Watts, a former Oklahoma congressman who for a time in the 1990s was the only African-American Republican serving in the U.S. House, told Politico over the weekend that he is being "encouraged" by Republicans to seek the RNC chairmanship.
Watts chided the GOP for "old, tired, pathetic" efforts at minority outreach, but he stopped short of openly criticizing Priebus or declaring his intention to seek the chairmanship.
Members of the 168-person RNC, however, were quick to pop the Watts trial balloon on Monday, dismissing the idea with a mixture of skepticism, disbelief and even a hint of ridicule.
"A little late to the party?" cracked one RNC member.
Bruce Ash, national committeeman from Arizona, said "an overwhelming number" of RNC members believe Priebus should remain for another two-year term.
"Reince did a great job leading us out of the abyss," Ash told CNN. "I know he'll do a great job moving forward. I'm sure if J.C. wants to get involved he'll have an opportunity like many people in the coming months and years."
Another influential RNC member, asked about the Watts story, said in an email: "He'd have no prayer ... I gotta believe J.C. won't run unless it's just to get attention."
While Republican nominee Mitt Romney lost his presidential bid and the RNC's voter turnout operation took a beating on Election Day, Priebus is credited with repairing the dismal financial state of the party, which was more than $22 million in debt when he took over.

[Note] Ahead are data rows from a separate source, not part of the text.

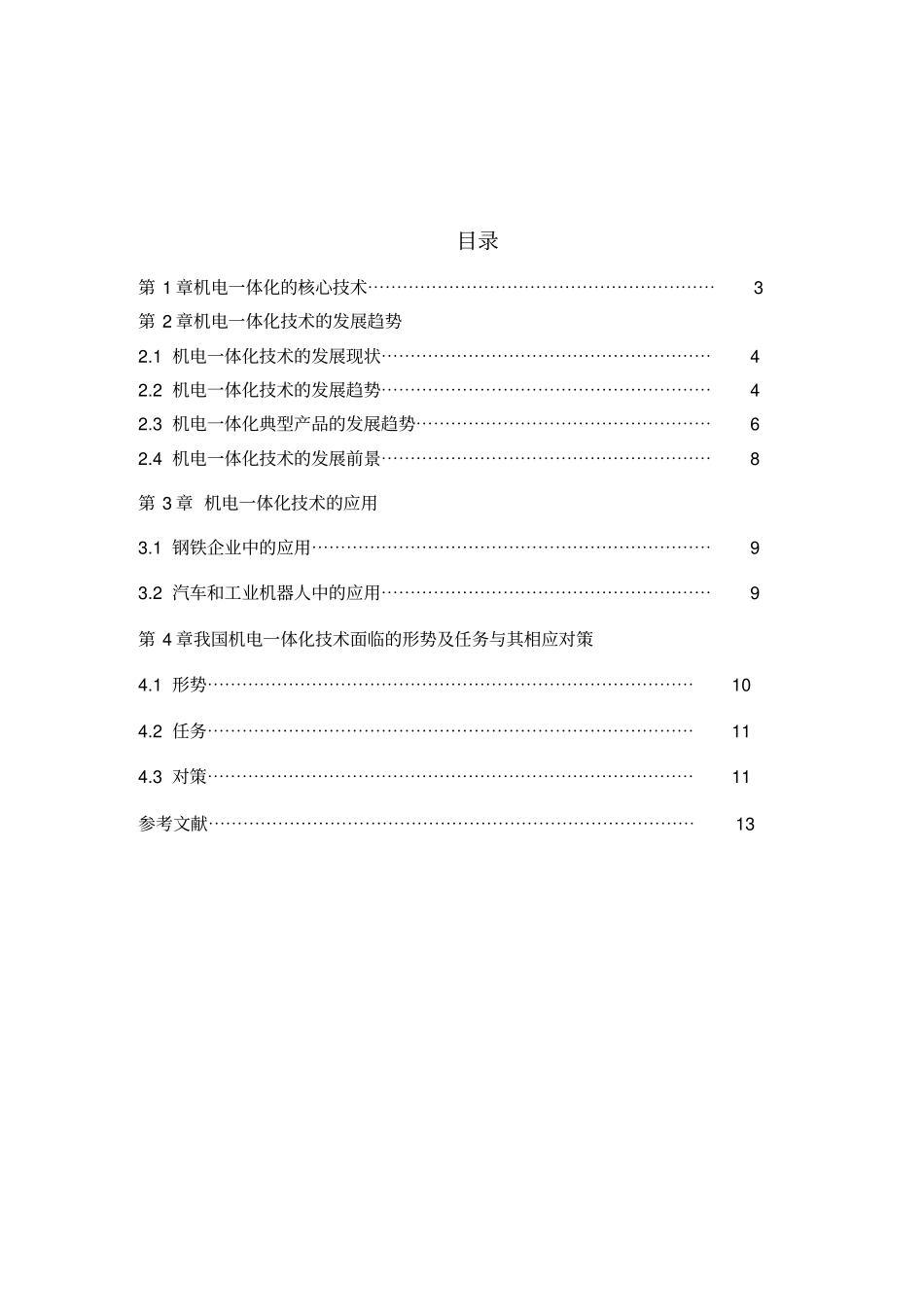 机电一体化技术应用及发展趋势_第2页
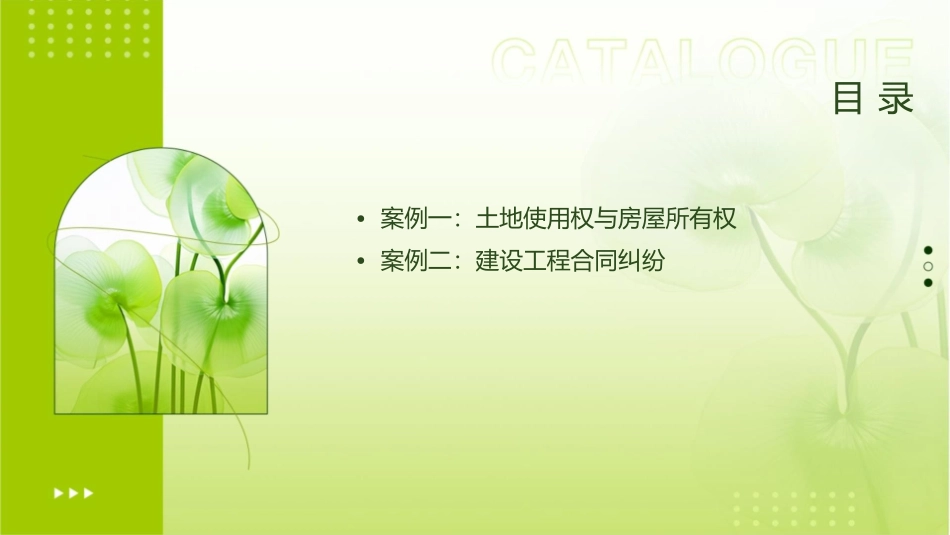 工程建设法规经典案例分析课件_第2页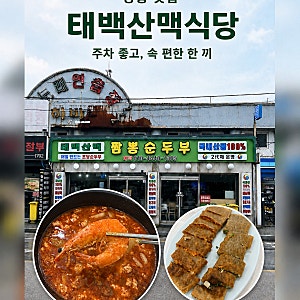 [강릉] 주차편한 내돈내산 맛집 태백산맥식당｜아침식사로 제격인 시원칼칼 짬뽕순두부 한 ....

Former Indiana national committeeman Jim Bopp, a longtime conservative voice inside the organization, said Priebus "has overwhelming support for reelection as chairman" thanks largely to his fundraising prowess.
"There is plenty of blame to go around after this loss but Reince does not share in much of it," Bopp said. "He did his job -- very well."
Sources on the committee say Priebus and his supporters have locked down at least 120 votes for re-election and perhaps as many as 150 confirmed supporters - far beyond the 85-vote simple majority needed to win.
With such full-bodied support, a challenge to Priebus, particularly from a committee outsider like Watts, seems unlikely.
Some Priebus supporters on the committee say the Watts-as-chairman storyline is at best a vanity project for the former college quarterback, and at worst a low-grade effort by former RNC Chairman Michael Steele to tweak Priebus, a former Steele ally-turned-rival who ousted the controversial ex-chairman from his post in early 2011.
Their evidence for the latter claim: Watts' business partner, Elroy Sailor, is married to Angela Sailor, a top official at the RNC during Steele's tenure there.
Another Watts business partner, Paul Welday, circulated the Politico story late Sunday evening in an email to GOP activists and political operatives.
"Former U.S. Rep. J.C. Watts is seriously considering a run for the Chairmanship of the RNC," Welday wrote in the email, which was provided to CNN by a Republican who received it. "I hope you'll take a look at the attached article, share it with others and let me know how you feel about the idea."
Time is running out for Watts if he is serious about a launching a bid.
The RNC will vote on the chairmanship at its Winter Meeting in Charlotte, North Carolina in late January. With the holiday season approaching, that leaves little time to assemble a whip team and begin drumming up support inside the committee membership.
RNC sources said Priebus is planning to publicly announce his re-election team in the coming days.
He will also roll out a team of officials to preside over a "four-year plan" for the Republican Party, sources said, an initiative related to the much-discussed GOP "autopsy" that Priebus called for in the aftermath of Romney's defeat.